It is certainly not by chance that, in a more general sense, the use of error bounds plays a very important role for solving KKT systems or other problems that have nonisolated solutions. Such problems with nonisolated solutions may arise, for example, if we consider optimization problems with nonisolated primal solutions, systems of equations and inequalities, complementarity problems, multicriteria optimization, KKT conditions or Fritz John conditions (Dorsch et al. 2013) for generalized Nash equilibrium problems. In such cases a first task is to design appropriate algorithms that allow a certain stabilization or regularization (for example see Behling and Fischer 2012; Dong and Fischer 2006; Facchinei et al. 2014; Kanzow et al. 2004, [IS 13]), where we would like to explicitly mention the breakthrough in Yamashita and Fukushima (2001) by means of an appropriate regularization within the Levenberg–Marquardt method.
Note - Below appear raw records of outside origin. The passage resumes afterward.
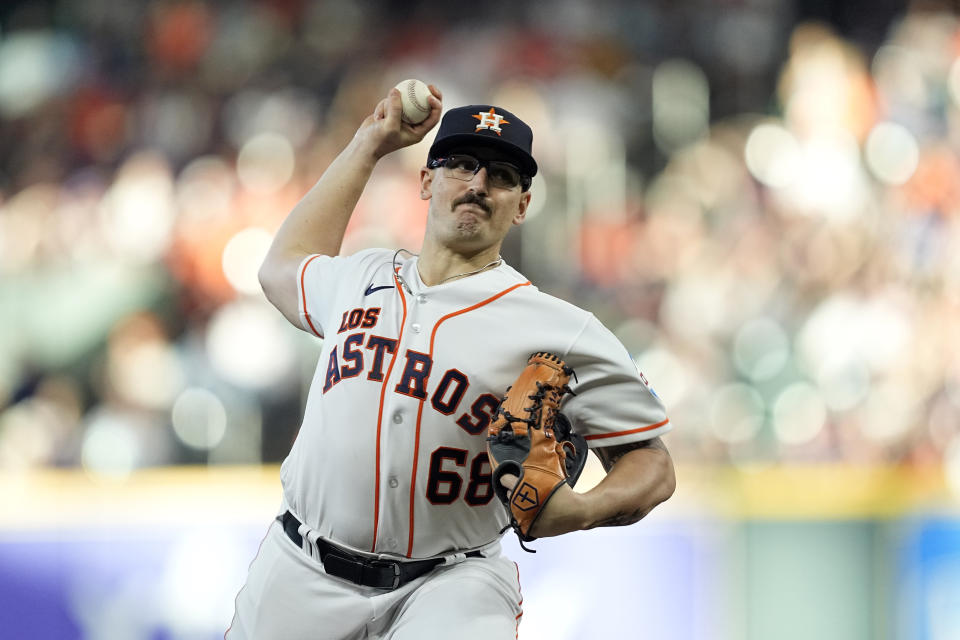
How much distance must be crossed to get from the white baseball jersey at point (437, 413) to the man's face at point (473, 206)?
133 mm

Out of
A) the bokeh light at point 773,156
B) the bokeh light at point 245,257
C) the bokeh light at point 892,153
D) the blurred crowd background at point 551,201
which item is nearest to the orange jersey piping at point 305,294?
the blurred crowd background at point 551,201

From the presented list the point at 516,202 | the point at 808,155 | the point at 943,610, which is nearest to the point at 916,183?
the point at 808,155

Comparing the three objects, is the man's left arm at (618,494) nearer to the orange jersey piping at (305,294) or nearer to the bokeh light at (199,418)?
the orange jersey piping at (305,294)

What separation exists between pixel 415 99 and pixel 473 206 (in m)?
0.40

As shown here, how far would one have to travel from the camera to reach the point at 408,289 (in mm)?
2477

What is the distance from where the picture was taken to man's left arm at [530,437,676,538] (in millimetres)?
2002

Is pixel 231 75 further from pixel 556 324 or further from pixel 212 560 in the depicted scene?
pixel 556 324

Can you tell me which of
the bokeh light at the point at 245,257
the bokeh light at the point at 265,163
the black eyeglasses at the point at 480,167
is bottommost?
the black eyeglasses at the point at 480,167

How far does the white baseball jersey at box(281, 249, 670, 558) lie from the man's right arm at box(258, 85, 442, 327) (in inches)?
16.9

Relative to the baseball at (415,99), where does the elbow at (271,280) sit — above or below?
below

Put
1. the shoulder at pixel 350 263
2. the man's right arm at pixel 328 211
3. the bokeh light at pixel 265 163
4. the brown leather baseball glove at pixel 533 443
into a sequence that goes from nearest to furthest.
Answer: the brown leather baseball glove at pixel 533 443 < the shoulder at pixel 350 263 < the man's right arm at pixel 328 211 < the bokeh light at pixel 265 163

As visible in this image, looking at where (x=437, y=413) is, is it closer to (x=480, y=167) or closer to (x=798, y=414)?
(x=480, y=167)

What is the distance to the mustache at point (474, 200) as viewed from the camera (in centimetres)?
238

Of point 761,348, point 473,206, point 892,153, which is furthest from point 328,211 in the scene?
point 892,153
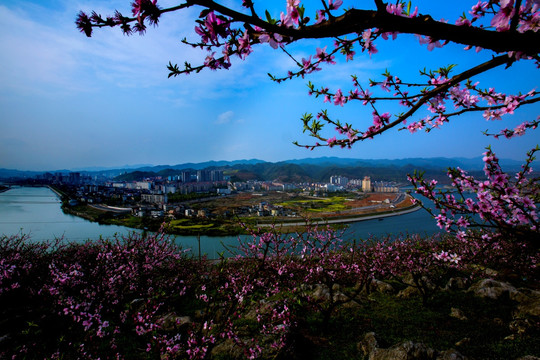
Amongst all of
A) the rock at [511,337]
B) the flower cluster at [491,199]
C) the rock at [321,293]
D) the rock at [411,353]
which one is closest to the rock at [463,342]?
the rock at [511,337]

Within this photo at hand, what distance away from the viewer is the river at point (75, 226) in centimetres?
2561

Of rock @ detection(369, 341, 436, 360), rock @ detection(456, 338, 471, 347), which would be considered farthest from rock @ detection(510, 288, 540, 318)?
rock @ detection(369, 341, 436, 360)

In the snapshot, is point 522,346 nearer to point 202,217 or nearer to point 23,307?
point 23,307

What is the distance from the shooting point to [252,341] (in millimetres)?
3955

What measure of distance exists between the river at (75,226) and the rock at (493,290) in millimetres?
15188

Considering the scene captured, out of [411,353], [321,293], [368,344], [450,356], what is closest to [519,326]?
[450,356]

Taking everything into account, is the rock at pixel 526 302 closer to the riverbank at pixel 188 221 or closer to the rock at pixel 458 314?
the rock at pixel 458 314

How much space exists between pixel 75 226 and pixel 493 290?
39.9m

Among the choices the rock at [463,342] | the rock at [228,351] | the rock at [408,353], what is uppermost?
the rock at [408,353]

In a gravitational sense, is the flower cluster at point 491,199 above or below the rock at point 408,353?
above

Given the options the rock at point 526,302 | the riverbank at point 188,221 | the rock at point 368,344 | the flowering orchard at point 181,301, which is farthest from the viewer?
the riverbank at point 188,221

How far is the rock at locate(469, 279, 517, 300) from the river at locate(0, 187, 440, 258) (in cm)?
1519

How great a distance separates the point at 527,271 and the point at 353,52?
459 cm

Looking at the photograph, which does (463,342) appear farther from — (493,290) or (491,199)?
(493,290)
In some cases, it is also not obvious how one can construct a computable local error bound (with $\gamma =1$) or under which sufficient conditions such a bound exists, see Dreves et al. (2014), Facchinei et al. (1998b), Fischer and Shukla (2008), Izmailov and Solodov (2014) and [IS 11] for corresponding results.

In view of these works on problems with nonisolated solutions the question arises whether in those more general problems a criticality notion is useful or not. More importantly, do globally convergent algorithms for those problems exhibit the tendency to converge slowly to certain solutions. In analogy to the case of nonunique multipliers one could think that criticality of a solution of a more general problem means that, for this solution, there is no local error bound with $\gamma =1$. However, before making a conjecture, it appears to be advisable to further clarify the criticality of multipliers and their influence on the global convergence behavior of algorithms. Also note that by another description of the feasible set the degeneracy may vanish.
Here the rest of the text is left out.